[quote]Aragorn wrote:
That One Guy wrote:
Going to up volume until i reach my burnout point. I will learn more about my body’s ability to handle training this way than any overtraining article an author can write.
I like. I’m thinking of doing this same thing, but I’m going wave style over the weeks to help myself not crash if I do this. Other way to go is I’ve been rereading some Russian manuals, thinking about a H,M,VH,L volume style or something more planned.
I’ve been toying with the idea of making my own statistical background on various parameters via Excel or something to help find new indicators etc.
What rep range are you sticking with while doing this?
Kicking around a way of “solidifying” strength gains on a lift. Idea came to me in the lab a few weeks ago. Thanks for reminding me. Some kind of 3-5 method. Say you hit a new PR, take 85-95% of that, whatever you think you can handle.
Stick to that weight and work up to 3-5 singles in that weight over the next few weeks, then try for a double or triple with the same weight when you feel ready. Work up to 3x3 with the weight, then try for a 4-5RM with it.
If you get the 5RM you can either drop the exercise to focus solely on something else (90% of your previous landmark is now a 5RM), or bring it back to ME movement. I was thinking you could drop it to your 2nd exercise when you feel you can hit a good triple, and move on to a different ME exercise.
Keep it as a 2nd movement till you hit 5 reps and cycle it back in to ME day. This would be like for a long term goal specialization or weak point (say, 500-600lb deadlift).

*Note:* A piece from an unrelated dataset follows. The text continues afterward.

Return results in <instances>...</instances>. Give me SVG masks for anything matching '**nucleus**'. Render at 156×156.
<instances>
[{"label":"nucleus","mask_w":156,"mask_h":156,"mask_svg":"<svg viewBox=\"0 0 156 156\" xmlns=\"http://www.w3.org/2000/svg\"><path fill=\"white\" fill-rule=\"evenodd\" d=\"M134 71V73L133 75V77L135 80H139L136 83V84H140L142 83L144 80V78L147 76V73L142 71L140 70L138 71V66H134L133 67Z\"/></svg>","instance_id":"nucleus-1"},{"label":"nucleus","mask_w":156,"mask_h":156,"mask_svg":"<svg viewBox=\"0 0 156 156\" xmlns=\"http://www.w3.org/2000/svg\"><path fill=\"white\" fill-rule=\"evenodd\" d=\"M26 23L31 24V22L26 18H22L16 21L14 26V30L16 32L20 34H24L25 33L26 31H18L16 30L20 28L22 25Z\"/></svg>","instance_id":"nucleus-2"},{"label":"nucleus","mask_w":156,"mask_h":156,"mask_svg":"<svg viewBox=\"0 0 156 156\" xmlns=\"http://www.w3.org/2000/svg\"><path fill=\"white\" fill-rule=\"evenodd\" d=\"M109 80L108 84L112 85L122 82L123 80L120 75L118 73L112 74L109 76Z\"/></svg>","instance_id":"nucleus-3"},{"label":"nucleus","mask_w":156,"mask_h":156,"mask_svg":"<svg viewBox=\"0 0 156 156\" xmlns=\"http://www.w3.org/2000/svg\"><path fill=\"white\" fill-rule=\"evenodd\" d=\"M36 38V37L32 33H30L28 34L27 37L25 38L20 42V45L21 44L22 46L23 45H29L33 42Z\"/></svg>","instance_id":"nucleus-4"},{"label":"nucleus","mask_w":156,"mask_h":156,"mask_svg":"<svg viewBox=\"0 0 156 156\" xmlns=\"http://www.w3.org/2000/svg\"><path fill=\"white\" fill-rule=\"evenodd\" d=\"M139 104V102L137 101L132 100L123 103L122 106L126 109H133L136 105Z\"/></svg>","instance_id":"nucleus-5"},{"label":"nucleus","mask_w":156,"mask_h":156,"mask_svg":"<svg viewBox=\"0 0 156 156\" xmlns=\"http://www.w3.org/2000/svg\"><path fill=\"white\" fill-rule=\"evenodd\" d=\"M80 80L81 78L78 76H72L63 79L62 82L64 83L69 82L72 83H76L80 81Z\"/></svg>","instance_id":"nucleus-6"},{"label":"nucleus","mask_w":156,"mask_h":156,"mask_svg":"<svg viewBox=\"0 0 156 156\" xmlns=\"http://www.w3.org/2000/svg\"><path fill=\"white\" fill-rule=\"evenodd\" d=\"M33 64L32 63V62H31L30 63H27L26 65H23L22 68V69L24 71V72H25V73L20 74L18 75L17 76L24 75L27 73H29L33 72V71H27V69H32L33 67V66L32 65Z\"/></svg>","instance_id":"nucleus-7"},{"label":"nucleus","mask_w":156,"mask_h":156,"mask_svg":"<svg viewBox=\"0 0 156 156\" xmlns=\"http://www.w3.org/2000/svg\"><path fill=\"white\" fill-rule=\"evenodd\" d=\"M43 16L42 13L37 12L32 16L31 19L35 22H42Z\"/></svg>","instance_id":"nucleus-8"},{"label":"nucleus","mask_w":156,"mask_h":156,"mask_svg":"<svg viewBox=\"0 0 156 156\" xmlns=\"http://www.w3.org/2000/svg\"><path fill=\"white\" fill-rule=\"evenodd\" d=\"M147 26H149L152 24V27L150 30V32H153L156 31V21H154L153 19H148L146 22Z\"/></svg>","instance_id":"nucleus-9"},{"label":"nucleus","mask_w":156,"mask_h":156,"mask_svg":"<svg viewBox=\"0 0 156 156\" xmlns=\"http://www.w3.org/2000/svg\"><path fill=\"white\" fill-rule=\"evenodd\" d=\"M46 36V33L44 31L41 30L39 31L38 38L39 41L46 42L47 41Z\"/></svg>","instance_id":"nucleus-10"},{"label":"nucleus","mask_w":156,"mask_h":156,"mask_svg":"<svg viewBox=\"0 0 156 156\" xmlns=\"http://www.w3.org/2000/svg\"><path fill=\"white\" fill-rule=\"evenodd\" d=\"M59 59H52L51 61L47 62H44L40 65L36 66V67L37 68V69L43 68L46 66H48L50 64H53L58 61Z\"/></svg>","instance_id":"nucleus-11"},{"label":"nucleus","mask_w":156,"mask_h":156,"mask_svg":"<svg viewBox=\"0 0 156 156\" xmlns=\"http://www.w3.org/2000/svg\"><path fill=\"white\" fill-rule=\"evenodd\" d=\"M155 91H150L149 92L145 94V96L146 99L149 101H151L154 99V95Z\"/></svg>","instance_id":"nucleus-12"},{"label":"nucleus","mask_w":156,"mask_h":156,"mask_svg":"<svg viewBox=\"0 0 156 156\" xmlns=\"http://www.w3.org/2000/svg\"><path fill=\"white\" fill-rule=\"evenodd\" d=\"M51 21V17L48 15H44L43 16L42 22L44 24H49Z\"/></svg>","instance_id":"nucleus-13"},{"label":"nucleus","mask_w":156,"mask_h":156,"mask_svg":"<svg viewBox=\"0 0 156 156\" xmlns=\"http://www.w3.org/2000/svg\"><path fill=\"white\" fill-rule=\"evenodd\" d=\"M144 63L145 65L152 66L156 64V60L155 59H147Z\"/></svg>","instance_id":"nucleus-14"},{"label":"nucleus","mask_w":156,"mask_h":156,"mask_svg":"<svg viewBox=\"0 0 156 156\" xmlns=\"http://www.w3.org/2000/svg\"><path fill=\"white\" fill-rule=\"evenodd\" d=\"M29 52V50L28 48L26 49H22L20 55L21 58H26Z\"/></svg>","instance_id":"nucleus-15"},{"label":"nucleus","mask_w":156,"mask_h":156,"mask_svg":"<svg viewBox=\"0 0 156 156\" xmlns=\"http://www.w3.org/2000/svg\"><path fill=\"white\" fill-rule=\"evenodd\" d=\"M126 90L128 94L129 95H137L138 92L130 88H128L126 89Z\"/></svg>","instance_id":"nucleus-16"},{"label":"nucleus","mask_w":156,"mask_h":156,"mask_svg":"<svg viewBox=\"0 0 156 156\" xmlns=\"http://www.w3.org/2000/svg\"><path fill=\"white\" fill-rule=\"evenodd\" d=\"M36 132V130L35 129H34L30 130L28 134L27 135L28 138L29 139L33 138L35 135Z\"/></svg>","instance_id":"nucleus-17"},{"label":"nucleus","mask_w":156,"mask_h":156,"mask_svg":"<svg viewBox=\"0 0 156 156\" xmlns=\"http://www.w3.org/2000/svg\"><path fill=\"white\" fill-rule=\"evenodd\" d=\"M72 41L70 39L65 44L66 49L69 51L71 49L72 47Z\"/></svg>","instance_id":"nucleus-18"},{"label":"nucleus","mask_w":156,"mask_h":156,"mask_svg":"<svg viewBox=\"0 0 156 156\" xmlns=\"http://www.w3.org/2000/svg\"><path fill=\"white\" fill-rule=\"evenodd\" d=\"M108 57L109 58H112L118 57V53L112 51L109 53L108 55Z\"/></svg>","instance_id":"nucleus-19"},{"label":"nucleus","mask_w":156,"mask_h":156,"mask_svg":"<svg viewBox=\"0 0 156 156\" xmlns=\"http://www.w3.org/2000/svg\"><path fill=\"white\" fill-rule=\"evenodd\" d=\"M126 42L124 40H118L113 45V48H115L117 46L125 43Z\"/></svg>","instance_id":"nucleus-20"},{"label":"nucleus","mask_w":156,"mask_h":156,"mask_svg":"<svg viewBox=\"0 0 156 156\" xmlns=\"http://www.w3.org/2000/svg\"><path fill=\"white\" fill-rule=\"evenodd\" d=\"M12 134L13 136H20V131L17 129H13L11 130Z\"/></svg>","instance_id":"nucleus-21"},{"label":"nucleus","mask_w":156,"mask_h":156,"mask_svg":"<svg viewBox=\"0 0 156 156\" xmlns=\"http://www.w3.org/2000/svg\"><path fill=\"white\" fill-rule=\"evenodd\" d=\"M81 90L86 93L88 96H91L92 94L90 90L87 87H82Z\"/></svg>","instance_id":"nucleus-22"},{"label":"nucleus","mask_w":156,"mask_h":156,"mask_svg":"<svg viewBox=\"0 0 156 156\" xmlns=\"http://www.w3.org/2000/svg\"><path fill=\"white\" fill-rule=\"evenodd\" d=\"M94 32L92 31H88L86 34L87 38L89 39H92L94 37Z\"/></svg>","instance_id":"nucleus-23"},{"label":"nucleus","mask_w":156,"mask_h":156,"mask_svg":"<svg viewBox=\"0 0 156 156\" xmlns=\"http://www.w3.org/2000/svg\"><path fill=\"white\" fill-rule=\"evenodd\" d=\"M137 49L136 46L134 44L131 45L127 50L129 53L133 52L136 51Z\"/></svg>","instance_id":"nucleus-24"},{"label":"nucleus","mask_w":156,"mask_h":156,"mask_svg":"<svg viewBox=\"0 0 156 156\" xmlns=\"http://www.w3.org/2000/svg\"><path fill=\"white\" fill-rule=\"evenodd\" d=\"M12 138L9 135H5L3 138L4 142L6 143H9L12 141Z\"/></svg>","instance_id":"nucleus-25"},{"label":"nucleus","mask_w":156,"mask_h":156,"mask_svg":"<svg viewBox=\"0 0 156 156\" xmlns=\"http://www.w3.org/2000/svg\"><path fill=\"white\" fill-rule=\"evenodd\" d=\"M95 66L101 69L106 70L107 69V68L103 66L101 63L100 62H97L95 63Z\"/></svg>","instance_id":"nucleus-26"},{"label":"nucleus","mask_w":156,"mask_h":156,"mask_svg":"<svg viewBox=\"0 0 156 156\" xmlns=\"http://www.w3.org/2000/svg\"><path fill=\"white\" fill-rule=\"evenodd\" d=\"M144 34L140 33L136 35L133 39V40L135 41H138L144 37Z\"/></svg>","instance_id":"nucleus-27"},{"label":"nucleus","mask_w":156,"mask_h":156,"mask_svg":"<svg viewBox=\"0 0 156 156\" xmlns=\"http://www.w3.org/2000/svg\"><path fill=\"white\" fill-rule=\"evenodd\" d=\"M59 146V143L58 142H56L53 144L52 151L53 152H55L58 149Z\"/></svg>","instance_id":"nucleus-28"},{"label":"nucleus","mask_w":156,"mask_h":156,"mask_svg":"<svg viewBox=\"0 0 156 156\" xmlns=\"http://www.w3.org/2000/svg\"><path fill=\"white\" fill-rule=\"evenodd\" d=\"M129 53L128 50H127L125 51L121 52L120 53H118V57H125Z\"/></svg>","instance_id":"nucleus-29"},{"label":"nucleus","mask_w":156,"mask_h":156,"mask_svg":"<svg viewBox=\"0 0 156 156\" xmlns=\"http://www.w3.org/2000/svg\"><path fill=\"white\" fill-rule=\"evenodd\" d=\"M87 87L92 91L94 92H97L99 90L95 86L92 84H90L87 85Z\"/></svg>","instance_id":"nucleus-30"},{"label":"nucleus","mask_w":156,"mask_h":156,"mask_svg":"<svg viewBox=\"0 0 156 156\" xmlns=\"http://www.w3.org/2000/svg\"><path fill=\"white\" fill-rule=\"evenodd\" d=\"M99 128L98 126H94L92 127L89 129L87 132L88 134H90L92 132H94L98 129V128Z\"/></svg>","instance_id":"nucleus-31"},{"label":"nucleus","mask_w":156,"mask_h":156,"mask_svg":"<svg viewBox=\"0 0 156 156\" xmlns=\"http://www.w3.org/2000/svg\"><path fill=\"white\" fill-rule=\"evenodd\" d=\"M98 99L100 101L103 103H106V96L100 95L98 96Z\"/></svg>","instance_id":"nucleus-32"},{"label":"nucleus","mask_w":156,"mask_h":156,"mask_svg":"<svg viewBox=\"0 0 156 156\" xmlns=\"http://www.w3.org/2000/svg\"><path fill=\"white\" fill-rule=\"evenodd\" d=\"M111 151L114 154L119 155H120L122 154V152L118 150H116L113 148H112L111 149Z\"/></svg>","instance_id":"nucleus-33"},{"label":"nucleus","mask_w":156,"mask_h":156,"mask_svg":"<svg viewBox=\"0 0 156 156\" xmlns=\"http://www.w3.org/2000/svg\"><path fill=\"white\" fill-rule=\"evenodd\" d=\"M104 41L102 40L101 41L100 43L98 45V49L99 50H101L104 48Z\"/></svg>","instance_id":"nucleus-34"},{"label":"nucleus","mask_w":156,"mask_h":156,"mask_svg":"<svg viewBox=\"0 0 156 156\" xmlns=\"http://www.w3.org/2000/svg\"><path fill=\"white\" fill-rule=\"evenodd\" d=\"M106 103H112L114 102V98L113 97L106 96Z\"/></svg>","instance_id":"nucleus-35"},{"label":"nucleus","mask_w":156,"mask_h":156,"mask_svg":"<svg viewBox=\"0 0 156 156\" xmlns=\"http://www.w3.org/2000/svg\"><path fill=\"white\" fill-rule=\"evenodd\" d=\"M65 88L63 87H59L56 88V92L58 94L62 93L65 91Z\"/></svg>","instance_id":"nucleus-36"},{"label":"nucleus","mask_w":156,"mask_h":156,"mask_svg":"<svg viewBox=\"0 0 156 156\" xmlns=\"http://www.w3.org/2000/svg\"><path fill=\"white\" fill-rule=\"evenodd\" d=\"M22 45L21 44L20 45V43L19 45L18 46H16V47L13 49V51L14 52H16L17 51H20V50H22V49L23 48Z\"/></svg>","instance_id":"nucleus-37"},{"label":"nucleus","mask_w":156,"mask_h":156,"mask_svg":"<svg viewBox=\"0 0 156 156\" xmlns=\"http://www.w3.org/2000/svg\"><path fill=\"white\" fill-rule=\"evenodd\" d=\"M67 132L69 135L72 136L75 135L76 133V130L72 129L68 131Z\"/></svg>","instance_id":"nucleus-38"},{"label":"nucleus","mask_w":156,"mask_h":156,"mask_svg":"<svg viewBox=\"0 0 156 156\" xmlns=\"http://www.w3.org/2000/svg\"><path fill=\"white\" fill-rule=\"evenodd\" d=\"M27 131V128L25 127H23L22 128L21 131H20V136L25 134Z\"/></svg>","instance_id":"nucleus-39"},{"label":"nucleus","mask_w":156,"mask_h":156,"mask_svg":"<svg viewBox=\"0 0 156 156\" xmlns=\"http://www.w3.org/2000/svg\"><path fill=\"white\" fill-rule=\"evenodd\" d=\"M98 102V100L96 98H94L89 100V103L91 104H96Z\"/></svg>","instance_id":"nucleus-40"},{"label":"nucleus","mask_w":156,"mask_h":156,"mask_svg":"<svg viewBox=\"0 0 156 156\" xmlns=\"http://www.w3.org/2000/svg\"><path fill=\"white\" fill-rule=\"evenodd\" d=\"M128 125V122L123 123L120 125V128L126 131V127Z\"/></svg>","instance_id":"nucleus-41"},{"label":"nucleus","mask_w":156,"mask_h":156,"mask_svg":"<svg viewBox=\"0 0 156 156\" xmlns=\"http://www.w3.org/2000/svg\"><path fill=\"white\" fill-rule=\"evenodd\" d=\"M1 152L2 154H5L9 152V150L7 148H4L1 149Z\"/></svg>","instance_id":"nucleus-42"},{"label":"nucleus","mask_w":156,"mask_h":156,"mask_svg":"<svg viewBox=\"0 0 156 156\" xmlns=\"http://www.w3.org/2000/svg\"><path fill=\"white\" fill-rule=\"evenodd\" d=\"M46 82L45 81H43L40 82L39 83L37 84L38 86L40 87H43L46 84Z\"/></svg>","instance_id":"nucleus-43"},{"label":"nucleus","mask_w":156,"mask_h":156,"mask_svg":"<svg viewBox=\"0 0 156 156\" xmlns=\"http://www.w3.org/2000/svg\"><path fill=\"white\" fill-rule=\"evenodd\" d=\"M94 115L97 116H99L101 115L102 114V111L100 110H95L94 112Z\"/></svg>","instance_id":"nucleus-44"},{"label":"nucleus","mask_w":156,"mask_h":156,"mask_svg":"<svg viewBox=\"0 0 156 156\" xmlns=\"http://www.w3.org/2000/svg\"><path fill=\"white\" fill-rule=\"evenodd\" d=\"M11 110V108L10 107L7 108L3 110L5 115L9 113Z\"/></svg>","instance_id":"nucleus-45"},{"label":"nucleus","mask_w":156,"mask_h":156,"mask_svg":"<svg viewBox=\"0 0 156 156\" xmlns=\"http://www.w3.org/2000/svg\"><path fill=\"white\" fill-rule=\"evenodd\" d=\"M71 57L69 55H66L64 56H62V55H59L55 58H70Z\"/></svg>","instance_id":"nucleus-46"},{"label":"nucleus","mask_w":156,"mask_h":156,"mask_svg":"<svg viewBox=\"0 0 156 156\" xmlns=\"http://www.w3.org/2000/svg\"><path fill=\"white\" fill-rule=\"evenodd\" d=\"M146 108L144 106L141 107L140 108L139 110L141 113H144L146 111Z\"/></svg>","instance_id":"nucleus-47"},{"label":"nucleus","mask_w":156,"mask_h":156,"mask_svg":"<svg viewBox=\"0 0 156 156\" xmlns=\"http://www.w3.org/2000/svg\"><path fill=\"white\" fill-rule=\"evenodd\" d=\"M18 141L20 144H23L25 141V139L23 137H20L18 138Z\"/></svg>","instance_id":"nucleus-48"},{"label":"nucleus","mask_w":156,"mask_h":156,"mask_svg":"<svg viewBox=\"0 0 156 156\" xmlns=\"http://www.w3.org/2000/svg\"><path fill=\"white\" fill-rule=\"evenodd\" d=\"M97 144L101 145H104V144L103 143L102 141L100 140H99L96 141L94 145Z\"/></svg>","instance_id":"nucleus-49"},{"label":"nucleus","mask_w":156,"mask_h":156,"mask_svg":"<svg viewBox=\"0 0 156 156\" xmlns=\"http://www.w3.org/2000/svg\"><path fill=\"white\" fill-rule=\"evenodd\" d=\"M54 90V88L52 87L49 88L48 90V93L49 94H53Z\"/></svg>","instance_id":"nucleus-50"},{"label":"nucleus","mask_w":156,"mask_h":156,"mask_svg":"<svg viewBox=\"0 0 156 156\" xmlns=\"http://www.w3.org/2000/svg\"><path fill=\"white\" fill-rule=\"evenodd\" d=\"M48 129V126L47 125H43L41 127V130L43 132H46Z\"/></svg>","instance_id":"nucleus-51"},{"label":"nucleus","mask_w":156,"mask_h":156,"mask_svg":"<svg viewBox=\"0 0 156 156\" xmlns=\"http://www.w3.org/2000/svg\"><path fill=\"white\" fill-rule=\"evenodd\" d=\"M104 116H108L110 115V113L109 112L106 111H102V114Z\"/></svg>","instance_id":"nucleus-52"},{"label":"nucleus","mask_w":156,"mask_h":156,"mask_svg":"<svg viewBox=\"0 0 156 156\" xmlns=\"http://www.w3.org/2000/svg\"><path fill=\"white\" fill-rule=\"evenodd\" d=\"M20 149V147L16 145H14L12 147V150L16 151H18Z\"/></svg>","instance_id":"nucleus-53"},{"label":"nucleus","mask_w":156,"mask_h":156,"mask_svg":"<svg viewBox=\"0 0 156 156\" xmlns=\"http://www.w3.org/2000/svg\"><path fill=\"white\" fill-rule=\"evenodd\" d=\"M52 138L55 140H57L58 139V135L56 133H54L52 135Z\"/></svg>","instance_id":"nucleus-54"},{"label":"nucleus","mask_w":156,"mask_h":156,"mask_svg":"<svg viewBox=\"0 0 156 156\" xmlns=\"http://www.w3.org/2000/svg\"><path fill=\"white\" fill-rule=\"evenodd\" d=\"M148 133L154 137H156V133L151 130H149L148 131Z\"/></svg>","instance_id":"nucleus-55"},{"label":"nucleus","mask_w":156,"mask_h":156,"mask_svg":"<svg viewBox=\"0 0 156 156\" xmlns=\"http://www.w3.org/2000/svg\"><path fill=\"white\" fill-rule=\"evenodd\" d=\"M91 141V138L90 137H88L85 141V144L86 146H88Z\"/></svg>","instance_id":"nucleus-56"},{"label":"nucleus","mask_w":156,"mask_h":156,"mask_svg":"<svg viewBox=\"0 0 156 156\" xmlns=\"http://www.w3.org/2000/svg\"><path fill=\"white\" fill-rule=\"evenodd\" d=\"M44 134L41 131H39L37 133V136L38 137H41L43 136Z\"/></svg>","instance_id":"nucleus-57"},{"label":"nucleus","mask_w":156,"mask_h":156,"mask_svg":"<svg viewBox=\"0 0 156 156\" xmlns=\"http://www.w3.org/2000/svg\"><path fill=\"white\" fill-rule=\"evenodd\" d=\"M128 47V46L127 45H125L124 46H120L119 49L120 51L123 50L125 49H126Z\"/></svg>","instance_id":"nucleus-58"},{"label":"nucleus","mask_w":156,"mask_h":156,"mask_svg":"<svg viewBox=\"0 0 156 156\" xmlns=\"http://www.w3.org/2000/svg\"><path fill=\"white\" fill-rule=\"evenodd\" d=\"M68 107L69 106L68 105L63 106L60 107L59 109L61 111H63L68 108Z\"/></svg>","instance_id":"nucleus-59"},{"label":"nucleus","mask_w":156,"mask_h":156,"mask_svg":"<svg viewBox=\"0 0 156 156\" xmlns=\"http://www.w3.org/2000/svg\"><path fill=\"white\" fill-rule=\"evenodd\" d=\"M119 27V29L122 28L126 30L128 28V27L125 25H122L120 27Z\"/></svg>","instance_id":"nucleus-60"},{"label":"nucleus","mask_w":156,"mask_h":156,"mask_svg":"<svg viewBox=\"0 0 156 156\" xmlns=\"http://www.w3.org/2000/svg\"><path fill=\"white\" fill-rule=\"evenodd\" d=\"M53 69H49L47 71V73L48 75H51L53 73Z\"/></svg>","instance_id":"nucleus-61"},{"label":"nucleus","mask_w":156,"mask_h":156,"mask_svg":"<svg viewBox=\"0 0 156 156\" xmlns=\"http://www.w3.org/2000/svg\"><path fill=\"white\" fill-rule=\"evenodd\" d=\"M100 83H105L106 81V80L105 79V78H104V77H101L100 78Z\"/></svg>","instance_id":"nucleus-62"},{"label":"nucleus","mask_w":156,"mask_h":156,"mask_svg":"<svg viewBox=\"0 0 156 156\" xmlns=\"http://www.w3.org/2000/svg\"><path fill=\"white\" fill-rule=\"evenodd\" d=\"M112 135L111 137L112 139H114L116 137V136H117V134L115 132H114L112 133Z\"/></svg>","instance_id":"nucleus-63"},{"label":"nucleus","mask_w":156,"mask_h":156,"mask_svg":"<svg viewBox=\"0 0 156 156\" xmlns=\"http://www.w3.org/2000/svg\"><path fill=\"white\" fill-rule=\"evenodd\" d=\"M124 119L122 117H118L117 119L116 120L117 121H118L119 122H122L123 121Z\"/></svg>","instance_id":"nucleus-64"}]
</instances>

Everything else in your program progresses with the new ME movement, except this–you might use it to keep maintenance during a squat or GM focus, or maybe to try to keep strength gains after an AAS cycle or MAG-10 cycle, or after a really awesome competition PR. Whatever.
Alternatively, after you hit 2-3x3 you could increase the difficulty of the movement each week and try for the same weight (chains, incremental deficit, different grip–maybe snatch grip in the example, probably not bands, as this is supposedly a 2nd movement)
eg–600 lb DL conventional
91.6%=550 lb
weekly progression:
3x1
3x1 —work down rest intervals
4x1
5x1
1x3
1x3, 2x1
2x3
3x3 --make it 2nd movement
etc, etc.
This is the only exercise you do aimed at this lift. Everything else goes towards your new cycle focus. Hmm. Maybe not, maybe start witha 2-3RM and work up to 5RM, might make the progression shorter. [/quote]
Look up the Doug Hepburn article on this site. I think I have it on my favorites.